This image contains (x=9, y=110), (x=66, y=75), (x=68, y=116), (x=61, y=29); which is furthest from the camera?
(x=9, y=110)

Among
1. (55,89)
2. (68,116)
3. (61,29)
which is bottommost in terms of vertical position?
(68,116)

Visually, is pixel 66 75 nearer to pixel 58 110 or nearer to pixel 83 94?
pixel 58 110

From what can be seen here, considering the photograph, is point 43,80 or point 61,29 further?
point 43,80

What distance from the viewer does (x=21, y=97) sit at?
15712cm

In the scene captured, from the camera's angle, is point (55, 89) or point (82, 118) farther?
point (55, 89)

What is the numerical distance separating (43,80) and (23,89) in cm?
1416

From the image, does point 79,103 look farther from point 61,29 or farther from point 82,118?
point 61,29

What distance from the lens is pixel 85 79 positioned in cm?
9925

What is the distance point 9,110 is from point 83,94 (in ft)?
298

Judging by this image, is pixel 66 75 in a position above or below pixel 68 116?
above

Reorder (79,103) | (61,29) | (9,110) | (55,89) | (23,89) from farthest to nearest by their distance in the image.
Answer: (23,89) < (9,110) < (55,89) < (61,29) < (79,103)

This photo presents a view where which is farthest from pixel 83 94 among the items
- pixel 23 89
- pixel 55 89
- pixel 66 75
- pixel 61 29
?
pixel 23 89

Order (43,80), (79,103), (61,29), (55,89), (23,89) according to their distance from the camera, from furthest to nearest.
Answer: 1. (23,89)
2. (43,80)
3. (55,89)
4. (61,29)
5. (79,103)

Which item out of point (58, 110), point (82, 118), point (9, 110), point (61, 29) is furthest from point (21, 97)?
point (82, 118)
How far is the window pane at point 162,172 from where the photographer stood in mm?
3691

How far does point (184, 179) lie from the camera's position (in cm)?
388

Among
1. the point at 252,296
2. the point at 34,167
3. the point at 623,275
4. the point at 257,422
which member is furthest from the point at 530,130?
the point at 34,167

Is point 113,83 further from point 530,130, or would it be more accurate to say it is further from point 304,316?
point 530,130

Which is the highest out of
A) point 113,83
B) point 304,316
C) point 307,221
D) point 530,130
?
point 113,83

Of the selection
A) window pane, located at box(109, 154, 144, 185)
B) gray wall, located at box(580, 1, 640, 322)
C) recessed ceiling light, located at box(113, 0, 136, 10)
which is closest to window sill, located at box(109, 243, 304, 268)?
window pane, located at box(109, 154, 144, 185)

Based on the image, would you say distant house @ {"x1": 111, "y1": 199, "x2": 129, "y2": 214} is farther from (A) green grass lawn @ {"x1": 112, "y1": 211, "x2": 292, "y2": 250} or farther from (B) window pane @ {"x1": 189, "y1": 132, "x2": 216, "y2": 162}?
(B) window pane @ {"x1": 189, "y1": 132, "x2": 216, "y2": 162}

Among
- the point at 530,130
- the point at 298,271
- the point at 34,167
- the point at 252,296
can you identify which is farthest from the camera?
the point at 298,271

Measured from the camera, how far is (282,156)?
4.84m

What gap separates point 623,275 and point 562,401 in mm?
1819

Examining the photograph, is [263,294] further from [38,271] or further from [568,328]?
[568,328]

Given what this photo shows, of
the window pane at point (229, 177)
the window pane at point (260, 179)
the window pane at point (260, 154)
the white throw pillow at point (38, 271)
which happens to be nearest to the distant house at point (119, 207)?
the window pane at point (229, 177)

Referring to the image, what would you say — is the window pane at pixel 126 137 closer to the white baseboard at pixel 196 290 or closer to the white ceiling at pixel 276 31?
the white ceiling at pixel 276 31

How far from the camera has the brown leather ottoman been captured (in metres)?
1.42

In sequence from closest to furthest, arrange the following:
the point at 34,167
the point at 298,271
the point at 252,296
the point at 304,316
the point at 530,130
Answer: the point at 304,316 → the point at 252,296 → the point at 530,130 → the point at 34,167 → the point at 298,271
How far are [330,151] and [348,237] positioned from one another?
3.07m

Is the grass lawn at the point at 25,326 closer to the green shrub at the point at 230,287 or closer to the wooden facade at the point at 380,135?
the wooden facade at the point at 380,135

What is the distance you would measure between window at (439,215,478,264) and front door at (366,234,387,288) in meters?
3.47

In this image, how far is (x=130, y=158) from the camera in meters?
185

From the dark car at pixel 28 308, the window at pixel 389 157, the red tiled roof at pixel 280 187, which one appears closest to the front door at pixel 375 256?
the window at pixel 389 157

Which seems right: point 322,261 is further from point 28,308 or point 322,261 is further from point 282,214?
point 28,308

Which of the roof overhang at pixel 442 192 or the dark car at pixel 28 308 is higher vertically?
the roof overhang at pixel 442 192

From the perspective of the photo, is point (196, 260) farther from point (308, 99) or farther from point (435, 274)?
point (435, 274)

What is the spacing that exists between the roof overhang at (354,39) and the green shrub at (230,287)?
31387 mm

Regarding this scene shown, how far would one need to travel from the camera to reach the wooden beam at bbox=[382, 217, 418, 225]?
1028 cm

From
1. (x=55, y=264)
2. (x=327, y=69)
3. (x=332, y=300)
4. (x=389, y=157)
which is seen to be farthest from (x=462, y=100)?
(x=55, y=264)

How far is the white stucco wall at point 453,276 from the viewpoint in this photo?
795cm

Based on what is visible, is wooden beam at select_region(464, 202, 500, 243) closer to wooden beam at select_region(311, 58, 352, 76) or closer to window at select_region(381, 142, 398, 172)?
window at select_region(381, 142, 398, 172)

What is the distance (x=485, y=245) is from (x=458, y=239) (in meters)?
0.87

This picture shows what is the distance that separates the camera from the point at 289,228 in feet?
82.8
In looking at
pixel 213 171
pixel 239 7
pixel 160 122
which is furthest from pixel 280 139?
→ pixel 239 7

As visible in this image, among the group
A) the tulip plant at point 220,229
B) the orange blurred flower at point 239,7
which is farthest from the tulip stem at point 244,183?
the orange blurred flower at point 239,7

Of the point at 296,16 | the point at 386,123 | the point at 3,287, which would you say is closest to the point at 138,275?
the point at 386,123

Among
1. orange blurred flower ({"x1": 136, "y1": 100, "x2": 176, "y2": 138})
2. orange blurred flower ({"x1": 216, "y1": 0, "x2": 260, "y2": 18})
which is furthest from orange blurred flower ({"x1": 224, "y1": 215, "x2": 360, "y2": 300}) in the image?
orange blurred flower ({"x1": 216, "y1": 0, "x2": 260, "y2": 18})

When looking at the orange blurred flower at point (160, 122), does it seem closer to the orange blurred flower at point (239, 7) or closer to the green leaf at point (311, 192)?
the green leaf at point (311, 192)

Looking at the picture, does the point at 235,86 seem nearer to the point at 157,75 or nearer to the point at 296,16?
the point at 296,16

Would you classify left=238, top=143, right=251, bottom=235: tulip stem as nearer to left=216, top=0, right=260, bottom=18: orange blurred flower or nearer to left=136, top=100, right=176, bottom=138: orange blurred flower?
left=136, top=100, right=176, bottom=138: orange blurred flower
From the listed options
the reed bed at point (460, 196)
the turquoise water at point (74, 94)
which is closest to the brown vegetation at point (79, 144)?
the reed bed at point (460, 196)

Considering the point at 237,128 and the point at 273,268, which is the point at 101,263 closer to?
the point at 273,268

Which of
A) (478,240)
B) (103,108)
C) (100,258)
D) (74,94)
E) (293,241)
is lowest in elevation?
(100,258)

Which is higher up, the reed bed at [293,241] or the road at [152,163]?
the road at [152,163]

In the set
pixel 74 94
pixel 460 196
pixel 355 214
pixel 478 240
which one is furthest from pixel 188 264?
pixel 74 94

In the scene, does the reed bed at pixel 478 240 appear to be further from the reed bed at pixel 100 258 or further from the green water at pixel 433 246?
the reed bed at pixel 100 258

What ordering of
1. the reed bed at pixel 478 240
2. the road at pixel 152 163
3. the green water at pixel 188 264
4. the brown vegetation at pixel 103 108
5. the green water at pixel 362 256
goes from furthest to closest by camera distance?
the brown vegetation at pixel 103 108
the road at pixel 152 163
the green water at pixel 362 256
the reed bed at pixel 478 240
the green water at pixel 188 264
····················
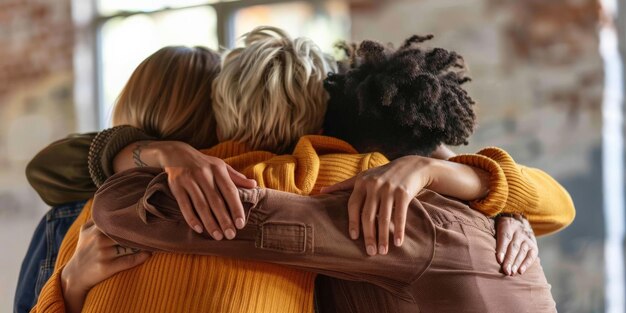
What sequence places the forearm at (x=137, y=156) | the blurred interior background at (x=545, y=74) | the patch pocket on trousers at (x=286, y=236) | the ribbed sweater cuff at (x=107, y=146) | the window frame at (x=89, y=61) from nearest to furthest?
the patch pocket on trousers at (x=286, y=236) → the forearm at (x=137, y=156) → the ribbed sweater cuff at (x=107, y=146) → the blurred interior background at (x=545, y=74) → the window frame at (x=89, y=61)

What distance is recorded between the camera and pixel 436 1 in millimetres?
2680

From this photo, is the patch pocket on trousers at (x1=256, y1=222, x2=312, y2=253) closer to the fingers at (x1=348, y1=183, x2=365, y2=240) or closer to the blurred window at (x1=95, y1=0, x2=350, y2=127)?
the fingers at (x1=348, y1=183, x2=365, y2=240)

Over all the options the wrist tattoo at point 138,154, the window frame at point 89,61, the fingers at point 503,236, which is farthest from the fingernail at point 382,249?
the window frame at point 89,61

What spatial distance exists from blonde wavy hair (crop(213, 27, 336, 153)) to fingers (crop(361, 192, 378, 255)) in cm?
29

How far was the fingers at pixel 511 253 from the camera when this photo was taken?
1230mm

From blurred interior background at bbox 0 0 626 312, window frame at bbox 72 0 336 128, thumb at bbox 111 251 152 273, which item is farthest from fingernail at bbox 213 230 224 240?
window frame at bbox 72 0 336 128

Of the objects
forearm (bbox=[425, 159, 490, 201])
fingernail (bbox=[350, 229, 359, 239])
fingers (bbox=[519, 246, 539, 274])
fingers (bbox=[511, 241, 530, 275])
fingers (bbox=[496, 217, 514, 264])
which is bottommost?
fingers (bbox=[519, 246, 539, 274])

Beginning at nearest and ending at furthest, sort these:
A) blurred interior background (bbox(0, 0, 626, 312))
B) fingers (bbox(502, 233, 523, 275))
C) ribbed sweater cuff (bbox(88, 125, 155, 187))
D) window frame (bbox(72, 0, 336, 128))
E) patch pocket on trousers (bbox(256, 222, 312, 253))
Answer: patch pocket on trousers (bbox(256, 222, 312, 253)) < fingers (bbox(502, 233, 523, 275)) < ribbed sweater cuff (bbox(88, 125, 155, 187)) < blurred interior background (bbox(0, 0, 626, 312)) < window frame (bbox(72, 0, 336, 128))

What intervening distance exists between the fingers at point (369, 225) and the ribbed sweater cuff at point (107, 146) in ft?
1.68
····················
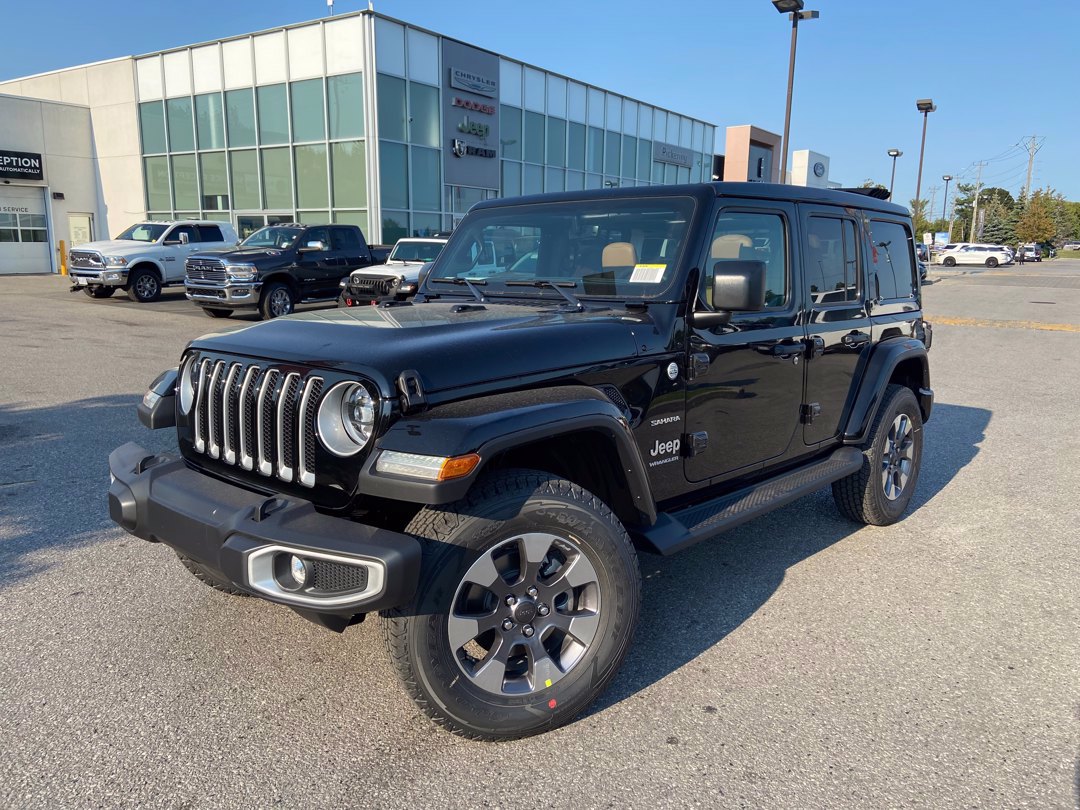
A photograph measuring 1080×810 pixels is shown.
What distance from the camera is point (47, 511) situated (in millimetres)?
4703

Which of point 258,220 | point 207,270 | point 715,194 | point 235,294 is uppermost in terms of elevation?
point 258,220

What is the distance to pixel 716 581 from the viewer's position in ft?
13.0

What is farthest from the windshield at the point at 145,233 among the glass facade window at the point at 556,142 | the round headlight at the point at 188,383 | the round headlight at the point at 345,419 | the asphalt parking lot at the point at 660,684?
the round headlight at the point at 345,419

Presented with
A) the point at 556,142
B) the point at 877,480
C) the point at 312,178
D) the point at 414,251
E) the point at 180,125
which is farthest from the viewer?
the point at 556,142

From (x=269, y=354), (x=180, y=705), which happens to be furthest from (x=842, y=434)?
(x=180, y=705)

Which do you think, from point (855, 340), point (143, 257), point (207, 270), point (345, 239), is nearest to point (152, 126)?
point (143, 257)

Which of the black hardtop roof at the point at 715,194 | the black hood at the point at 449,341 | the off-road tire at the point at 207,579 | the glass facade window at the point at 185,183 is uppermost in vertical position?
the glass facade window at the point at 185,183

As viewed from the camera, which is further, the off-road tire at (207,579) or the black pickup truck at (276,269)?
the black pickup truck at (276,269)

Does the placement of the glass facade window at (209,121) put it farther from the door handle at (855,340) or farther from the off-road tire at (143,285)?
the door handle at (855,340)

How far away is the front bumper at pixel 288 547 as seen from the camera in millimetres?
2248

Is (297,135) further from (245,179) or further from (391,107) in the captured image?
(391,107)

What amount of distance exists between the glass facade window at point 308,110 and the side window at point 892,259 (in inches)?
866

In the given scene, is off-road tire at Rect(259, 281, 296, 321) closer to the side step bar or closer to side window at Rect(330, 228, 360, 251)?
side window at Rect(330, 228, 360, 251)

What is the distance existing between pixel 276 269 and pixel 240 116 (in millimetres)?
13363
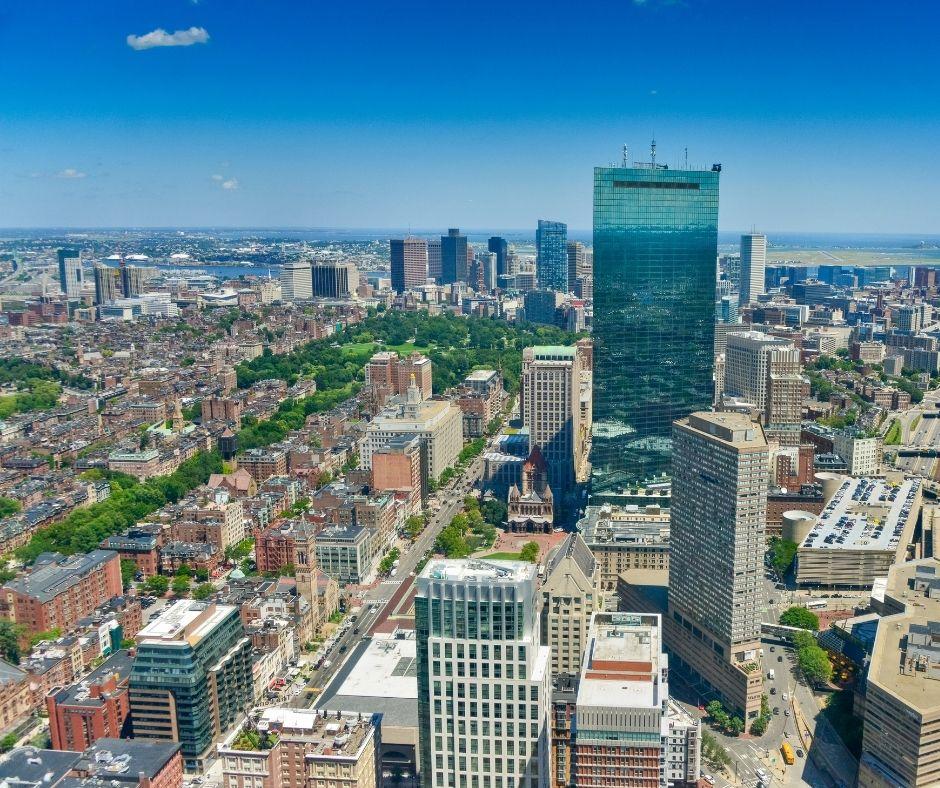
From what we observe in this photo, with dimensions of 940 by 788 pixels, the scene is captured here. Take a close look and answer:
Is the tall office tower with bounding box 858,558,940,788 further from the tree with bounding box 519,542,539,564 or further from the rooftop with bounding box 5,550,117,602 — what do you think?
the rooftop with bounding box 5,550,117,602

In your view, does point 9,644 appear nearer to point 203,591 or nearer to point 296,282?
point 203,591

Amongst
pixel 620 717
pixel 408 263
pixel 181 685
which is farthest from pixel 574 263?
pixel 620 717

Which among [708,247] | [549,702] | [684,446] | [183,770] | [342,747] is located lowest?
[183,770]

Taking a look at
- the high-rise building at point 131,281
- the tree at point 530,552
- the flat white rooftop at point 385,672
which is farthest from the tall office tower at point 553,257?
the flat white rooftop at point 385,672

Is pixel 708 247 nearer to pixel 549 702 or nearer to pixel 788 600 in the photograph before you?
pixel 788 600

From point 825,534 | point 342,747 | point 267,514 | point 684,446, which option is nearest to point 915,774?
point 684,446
····················
__EXERCISE AIM__:
Count the lines of the material above that contain the string "pocket", treating case as significant, and give only the number.

__SOLVED EXERCISE__:
5